I set out to make it to the big leagues, and I did. I didn’t stay long, but I stayed as long as I could, if that makes any sense. I got hurt, pushed to come back and got hurt again, then found myself next to a silent phone and no offers to return. My options were Independent ball, or something completely different.
A lot of guys would go to Indy ball and push back into the game anyway they could. I respect that. I appreciate their will to never give up on a dream, and maybe if I hadn’t reached the Bigs myself, I’d be right there with them. But, after much soul searching, I know we no longer share the same dream.
My agent said that I could make the jump from Indy ball back to Affiliated ball just as soon as I showed everyone I was healthy. But I didn’t want to make that jump. I wanted to leave the quest for Big League ball, even though it was contrary to what most American baseball players believe is the only reason to play. I wanted to see what else the world of baseball had to offer. And, in a way, I wanted to see what else I had to offer.
Baseball is played in so many countries around the world—so many beautiful countries with fabulous cultures. True, America may have the most competitive league with the most glorious venues, but baseball is more than competition and expensive stadiums. It’s a reflection of the cultures that plays it. It’s a measure of history. It’s a tool, a release, a distraction and a refinery. And for me, it’s now a passport.
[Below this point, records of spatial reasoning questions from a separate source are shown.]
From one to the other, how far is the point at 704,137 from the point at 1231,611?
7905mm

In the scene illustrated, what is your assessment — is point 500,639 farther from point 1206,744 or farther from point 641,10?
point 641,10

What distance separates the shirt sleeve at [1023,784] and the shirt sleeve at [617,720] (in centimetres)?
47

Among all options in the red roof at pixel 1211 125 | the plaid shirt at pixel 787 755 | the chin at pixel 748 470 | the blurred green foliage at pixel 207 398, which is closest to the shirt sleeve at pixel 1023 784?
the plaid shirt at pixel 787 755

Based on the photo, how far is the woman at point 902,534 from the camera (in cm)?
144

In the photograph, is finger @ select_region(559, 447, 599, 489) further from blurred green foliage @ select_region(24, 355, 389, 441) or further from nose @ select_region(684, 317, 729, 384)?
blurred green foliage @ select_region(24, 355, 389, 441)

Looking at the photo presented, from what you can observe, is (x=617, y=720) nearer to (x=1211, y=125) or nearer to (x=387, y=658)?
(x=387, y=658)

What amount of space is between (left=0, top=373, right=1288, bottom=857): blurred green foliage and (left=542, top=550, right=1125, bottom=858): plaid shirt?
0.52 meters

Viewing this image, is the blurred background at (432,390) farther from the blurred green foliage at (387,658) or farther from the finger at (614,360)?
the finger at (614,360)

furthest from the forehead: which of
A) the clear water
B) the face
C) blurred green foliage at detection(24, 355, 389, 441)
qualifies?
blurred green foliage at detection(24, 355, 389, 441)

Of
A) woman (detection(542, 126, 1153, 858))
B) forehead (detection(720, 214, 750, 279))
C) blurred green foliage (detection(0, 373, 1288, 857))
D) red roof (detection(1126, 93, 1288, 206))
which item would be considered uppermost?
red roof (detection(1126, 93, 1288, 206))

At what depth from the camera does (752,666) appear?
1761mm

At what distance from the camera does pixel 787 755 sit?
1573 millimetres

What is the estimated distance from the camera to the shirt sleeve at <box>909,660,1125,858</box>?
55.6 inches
I don’t just want to play the game in other countries, I want to experience other countries through baseball, and I can think of few better places to start than fabulous Italy.
I’m okay with trading a chance at being famous, celebritized, and even well compensated for a chance at priceless experiences and life enrichment. I know most wont understand this, but the Big Leagues are not everything, at least not to me. They’re Big, and great, but they are just one part of a life that can be filled with an infinite number of wonderful experiences. I have a chance to chase down a few more of them, and, in my opinion, I’d be a fool not to take it.
My new dream is to catch as many of them as I can. Wish me luck.